What you need to do:
Please give the N-Gage thread again, everything from "You can just" down to "number of files.", changing "applications" to "programs".

Text:
# N-Gage Soft Mod?



## Friend of Sonic (Apr 11, 2014)

Hey everyone,

I found an archive of every N-Gage game there was, and I was thinking of loading up my N-Gage QD. I tried searching on Google, but I could not find very much discussion on enabling playing these games. Is a soft mod required or could I just pop the MMC in? I read the N-Gage reads a max of 1GB-- is that true?

Thanks in advance

EDIT: Now I'm reading multiple people using 2 and 4GB cards, so now I don't know. They also advise overclocking it to combat slow speeds


----------



## Foxi4 (Apr 11, 2014)

You can just pop them onto an MMC card, they'll work just fine. I'm also reading about _"experiments"_ with 2-4GB cards, but I don't see a reason why you'd want this much space on the system. It's hardly a viable MP3 or media player in this day and age, so you'll practically only use it for games and applications which are relatively small. Not only that, the N-Gage appears to have some issues with indexing when the card has a large number of files.

As for overclocking, I've never done it myself back in the day, but from what I've seen it does improve performance, so it's worth considering if used in moderation.


----------



## Friend of Sonic (Apr 11, 2014)

Further reading indicates OCing isn't possible on the QD. XD

That's good to know it's that easy to put them on there. I read that there's an alternative file explorer that is better than stock, so I'll look for that. As for why I'd want 2GB, the complete library of N-Gage games is just slightly over 1GB in size (although there's some obvious stuff I could cut out that is just garbage) and, also, I might mess around with some of the Symbian games.

My only gripe-- MMC cards are incredibly expensive. 2GB for almost 30 bucks... yeesh. Makes me want to try the Chinese cards, but that'd probably be a foolish idea.


----------



## Foxi4 (Apr 11, 2014)

It's pretty obvious why they're pricy - it's deprecated hardware. If someone wants a high-capacity MMC card, it means that someone _really_ needs it, so you might as well gip him.  2GB should work perfectly fine, it's well-within the limits of FAT16, I believe that's the file system used by the N-Gage.


----------



## Friend of Sonic (Apr 11, 2014)

Data lines:
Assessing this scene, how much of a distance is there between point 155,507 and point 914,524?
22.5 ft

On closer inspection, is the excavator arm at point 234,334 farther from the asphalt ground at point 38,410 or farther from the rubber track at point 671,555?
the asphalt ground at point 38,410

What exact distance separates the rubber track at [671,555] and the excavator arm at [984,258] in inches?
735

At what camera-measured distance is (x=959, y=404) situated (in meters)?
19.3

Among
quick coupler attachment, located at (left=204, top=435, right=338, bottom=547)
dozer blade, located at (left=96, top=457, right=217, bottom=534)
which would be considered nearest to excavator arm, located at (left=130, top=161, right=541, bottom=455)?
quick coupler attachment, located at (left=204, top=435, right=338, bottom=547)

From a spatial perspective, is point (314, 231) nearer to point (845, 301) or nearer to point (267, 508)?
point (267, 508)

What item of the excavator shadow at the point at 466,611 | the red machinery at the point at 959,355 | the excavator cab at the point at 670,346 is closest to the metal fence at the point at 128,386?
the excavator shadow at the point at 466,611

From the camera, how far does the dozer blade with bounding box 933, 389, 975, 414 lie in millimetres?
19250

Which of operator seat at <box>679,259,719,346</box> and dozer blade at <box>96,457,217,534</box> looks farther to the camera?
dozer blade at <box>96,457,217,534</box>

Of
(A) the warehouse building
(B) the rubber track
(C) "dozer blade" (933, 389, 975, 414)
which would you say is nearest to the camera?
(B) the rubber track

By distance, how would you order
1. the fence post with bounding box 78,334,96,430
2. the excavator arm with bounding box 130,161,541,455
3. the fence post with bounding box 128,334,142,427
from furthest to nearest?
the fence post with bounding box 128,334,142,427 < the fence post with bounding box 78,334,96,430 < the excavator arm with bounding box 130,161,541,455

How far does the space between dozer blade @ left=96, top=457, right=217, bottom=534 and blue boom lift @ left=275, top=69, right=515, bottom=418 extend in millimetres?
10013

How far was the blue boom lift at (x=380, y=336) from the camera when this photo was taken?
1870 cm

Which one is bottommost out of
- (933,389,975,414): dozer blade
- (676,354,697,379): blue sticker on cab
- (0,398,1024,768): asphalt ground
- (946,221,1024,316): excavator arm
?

Finished exercise:
You can just pop them onto an MMC card, they'll work just fine. I'm also reading about _"experiments"_ with 2-4GB cards, but I don't see a reason why you'd want this much space on the system. It's hardly a viable MP3 or media player in this day and age, so you'll practically only use it for games and programs which are relatively small. Not only that, the N-Gage appears to have some issues with indexing when the card has a large number of files.